First edition of Volume VIII of the official ten-volume Laws of the United States (which would conclude in 1845), a very rare association copy from the library of President James K. Polk— boldly signed by him on the title page—ranked by historian Arthur M. Schlesinger, Jr. as one of a select “category of ‘forceful and persuasive presidents’ that included Jefferson, Jackson, Theodore Roosevelt and Reagan.” America’s eleventh president, Polk “bequeathed a legacy of a nation poised on the Pacific rim prepared to emerge as a superpower in future generations."
This massive Volume VIII of the official ten-volume Laws of the United States, the first edition containing laws and resolutions enacted by the 20th to 22nd Congresses, as well as printings of major treaties, is from the library of America's eleventh president, James K. Polk, and is signed by him on the title page. "A protégé of Andrew Jackson (hence the nickname Young Hickory), Polk was narrowly elected president as the first dark-horse candidate in 1844, and he limited himself from the outset to only one term in office. Yet those four years were pivotal, especially regarding the nation's territorial expansion, which enormously enlarged the national domain by more than one-third" (New York Times). In his inaugural address, "Polk presented a full-throated defense of Manifest Destiny, celebrated the impending admission of Texas to the Union, and called America's claims to Oregon 'clear and unquestionable" (Wilentz, 577). Polk thus "began his administration with a clearly defined program: to reduce the tariff, reestablish the independent treasury, settle the Oregon boundary, and acquire California" (ANB). In accomplishing these goals, "Polk was better than his word. Not only did he get his way on his four major measures; he… racked up one policy victory after another " (Wilentz, 579). While his presidential legacy is controversial, historian Arthur M. Schlesinger, Jr. placed "Polk in a category of 'forceful and persuasive presidents' that included Jefferson, Jackson, Theodore Roosevelt and Reagan. These were men, said Schlesinger, who, even in the absence of first-order crisis, were 'able to impose their own priorities on the county."
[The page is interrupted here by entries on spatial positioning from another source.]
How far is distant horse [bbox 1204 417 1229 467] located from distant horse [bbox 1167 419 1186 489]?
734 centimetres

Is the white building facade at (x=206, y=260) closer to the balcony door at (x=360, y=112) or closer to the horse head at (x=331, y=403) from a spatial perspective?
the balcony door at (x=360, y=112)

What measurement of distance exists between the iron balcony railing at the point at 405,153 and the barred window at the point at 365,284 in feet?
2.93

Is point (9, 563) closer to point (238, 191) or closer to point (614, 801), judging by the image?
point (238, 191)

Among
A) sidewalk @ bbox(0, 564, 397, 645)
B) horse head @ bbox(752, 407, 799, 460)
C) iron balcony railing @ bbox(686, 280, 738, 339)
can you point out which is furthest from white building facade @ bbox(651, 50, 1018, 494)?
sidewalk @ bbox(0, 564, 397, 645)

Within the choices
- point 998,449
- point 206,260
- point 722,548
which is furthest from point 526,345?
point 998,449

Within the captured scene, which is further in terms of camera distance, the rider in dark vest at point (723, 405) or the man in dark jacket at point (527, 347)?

In 1948 when leading scholars were polled "on how they would rate the presidents, Polk ranked tenth— within the near-great category… By embracing the notion of acquiring not only Texas and Oregon but also California and New Mexico, Polk brought to his presidency imperatives of boldness, persistence, force of will, and guile that went beyond anything anyone had before seen in him… His legacy comes down to us in a number of forms, but particularly in the map outline of the continental United States, which is very close to what Polk bequeathed to his nation… To look at that map, and to take in the western and southwestern expanse included in it, is to see the magnitude of Polk's presidential accomplishments" (Merry, 473-7). Entering office at the age of 49, Polk was the country's youngest president up to that time; yet in his first and only term, he also "effected passage of the Walker Tariff, a sensible adjustment that ushered in years of prosperity, and the reestablishment of the independent treasury, which served as an element of federal fiscal policy until 1913. Above all, he… bequeathed a legacy of a nation poised on the Pacific rim prepared to emerge as a superpower in future generations. Physically exhausted by his four arduous years, he returned to his Nashville home, where two months later he died" (ANB). "Published by authority of an Act of Congress," this is Volume VIII of the official ten-volume Laws of the United States, which concluded in 1845. Containing over 1200 pages of congressional legislation, along with an extensive appendix and index. OCLC lists eleven copies, including the U.S. Senate Library. With library inkstamps to title page and occasional margins.
Interior generally fresh with light scattered foxing, early archival reinforcement to paper hinge; some rubbing, edge-wear to scarce contemporary boards. An extremely good association copy with a most important presidential signature.